Texto de apoio:

....

Até as guerras têm a suas regras.

 


Regressado das minhas miniférias em Tavira, encontrei a casa indescritivelmente desarrumada, suja, com muita louça por lavar, casa de banho totalmente indiscritível. Quando tentei apurar responsabilidades, para começar a fazer de juiz de instrução, deparo-me com trocas de argumentos perfeitamente insuportáveis entre o João e o António. Assim do tipo: “este prato eras tu que tinhas de lavar” versus “e este garfo eras tu”.

Não tenho paciência nenhuma para estas trocas de galhardetes de mandriões, desorganizados e xico-espertos.

Corri com toda a gente da cozinha e comecei a lavar louça, de uma forma metódica, porque até gosto dessa tarefa. Pôr no lixo o que a ele pertencia. Tirar umas 9 garrafas de água de litro e meio vazias do chão da sala, pacotes de bolachas vazios, enfim.

Fazia tudo isso quando estavam ambos a trabalhar, para não me irritar a cada prato que lavava.

E, ficou tudo em ordem novamente.

Quando me candidatei ao BCP, coloquei duas moradas, para ter mais probabilidades de entrar no banco. Uma em Lisboa outra na Vieira.

Fiquei em Lisboa, na Nova Rede da Praça Camões no Chiado, como ‘caixa’.

A Luizete e a BIP estavam na Vieira. Já eu, levantava-me todos os dias às 6.30h, tomava o pequeno almoço em casa, como, de resto sempre fiz. Porque esta refeição consegue ter dois atributos: é a mais cara de todas, quando tomada fora de casa, já o contrário também se verifica: quando tomado em casa, o pequeno almoço é a mais barata das refeições.

Hábito antigo. Só nunca dispensei o café, por me ‘levar’ a um momento mágico, maravilhoso e quase esotérico, que é o primeiro cigarro do dia.

Entrava no banco às 8.00h (30 minutos antes de abrir as portas) e como era o mais novo, tinha de varrer o chão da zona das ATM’s, fazer a sua manutenção após um fim de semana no Bairro Alto após  centenas e centenas de levantamentos. Depois sentava-me no meu banco de caixa, sem máquinas de contar notas e muito menos ‘dispensadoras de notas’ para fazer pagamentos. Se, no final do dia houvesse algum erro, lá tinha eu que ‘inchar’ como se dizia. O que, na prática significava ter de pagar a diferença do meu bolso.

....

Instruções do exercício:
Como fica o trecho do texto de apoio que vai de "Regressado das minhas" até "prato que lavava." depois de atualizado com "loiça" no lugar de "louça"?

....

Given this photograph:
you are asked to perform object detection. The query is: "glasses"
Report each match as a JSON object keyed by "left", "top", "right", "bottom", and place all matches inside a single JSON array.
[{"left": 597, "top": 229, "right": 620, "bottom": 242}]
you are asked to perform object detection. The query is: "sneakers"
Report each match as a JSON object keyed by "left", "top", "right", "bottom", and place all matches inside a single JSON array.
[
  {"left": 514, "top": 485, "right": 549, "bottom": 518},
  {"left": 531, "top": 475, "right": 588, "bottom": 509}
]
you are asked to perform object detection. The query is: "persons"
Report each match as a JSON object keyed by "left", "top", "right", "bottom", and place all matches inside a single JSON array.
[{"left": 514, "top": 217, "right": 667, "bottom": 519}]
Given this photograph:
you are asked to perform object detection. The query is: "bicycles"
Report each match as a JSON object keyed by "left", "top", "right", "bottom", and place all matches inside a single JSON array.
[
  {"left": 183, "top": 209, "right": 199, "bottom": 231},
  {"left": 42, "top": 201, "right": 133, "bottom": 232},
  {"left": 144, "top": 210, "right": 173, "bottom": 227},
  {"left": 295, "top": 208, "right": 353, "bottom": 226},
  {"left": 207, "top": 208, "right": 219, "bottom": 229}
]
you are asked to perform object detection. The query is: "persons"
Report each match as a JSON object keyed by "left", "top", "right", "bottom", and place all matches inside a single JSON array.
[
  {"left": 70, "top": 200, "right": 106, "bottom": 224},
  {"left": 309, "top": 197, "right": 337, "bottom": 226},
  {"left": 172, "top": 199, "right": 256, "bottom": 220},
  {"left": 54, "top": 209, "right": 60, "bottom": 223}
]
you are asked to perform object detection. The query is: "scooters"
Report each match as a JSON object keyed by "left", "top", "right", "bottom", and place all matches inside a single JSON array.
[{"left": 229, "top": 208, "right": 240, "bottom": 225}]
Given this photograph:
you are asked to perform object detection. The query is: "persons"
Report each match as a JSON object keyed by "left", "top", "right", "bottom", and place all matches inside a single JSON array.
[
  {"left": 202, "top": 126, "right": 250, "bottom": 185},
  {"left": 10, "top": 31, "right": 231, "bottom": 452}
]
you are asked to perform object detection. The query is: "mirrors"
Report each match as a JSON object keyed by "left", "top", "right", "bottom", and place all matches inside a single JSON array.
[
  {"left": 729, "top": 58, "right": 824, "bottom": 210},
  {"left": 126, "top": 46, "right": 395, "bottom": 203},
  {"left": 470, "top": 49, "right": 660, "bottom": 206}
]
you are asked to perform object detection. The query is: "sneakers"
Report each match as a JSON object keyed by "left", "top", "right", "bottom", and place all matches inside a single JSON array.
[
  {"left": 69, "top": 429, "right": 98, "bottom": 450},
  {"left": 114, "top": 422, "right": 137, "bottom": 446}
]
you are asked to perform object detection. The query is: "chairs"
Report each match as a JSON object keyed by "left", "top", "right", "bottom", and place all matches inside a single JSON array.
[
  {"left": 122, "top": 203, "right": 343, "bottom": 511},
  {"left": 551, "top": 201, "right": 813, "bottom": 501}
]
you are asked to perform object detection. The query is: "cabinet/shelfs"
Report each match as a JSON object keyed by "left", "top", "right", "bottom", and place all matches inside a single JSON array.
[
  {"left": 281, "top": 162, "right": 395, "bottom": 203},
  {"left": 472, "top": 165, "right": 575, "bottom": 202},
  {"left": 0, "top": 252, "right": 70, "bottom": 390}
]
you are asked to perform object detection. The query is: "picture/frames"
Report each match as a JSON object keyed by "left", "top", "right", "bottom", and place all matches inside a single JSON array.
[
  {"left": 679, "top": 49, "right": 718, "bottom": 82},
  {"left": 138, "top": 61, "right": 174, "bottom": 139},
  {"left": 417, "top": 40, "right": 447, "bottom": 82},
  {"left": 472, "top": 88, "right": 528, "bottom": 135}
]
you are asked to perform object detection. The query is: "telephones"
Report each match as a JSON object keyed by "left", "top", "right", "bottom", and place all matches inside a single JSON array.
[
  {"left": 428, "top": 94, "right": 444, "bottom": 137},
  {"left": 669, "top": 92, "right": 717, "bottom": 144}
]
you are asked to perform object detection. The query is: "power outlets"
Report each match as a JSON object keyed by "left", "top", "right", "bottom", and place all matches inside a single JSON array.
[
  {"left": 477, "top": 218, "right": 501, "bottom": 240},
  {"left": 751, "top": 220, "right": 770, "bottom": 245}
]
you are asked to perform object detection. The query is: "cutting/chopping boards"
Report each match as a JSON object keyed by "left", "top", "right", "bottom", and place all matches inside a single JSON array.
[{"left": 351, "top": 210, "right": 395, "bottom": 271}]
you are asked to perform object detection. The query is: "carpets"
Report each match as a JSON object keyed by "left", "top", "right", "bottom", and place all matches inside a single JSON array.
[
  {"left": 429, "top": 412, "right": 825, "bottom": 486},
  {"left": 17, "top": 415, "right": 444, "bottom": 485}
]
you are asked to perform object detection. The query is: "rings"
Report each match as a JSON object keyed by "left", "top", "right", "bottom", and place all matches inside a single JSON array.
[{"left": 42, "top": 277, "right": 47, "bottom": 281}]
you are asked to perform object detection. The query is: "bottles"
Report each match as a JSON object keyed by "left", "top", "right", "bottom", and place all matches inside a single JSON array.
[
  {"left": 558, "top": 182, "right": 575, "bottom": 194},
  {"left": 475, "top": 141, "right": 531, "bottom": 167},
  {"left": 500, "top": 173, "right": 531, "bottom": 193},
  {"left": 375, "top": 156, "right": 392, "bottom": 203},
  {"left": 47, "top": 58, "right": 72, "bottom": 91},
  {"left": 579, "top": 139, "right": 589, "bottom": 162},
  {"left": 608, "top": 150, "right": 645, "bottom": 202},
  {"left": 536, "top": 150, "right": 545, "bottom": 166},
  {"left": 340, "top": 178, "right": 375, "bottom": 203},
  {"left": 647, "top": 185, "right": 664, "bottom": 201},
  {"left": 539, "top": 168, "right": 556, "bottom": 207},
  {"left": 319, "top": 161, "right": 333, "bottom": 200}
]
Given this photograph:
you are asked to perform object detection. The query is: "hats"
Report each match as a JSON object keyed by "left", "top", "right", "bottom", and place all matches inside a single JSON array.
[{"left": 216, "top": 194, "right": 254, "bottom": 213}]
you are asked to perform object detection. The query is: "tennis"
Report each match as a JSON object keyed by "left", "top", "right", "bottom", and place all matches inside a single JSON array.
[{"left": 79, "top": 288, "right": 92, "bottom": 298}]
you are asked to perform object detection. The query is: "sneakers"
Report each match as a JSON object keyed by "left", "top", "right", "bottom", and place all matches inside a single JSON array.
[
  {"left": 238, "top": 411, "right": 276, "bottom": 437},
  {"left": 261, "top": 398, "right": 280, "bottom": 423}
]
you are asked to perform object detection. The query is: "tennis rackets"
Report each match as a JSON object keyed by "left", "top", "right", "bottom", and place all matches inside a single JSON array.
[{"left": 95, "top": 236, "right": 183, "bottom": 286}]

....

Resultado da tarefa:
Regressado das minhas miniférias em Tavira, encontrei a casa indescritivelmente desarrumada, suja, com muita loiça por lavar, casa de banho totalmente indiscritível. Quando tentei apurar responsabilidades, para começar a fazer de juiz de instrução, deparo-me com trocas de argumentos perfeitamente insuportáveis entre o João e o António. Assim do tipo: “este prato eras tu que tinhas de lavar” versus “e este garfo eras tu”.

Não tenho paciência nenhuma para estas trocas de galhardetes de mandriões, desorganizados e xico-espertos.

Corri com toda a gente da cozinha e comecei a lavar loiça, de uma forma metódica, porque até gosto dessa tarefa. Pôr no lixo o que a ele pertencia. Tirar umas 9 garrafas de água de litro e meio vazias do chão da sala, pacotes de bolachas vazios, enfim.

Fazia tudo isso quando estavam ambos a trabalhar, para não me irritar a cada prato que lavava.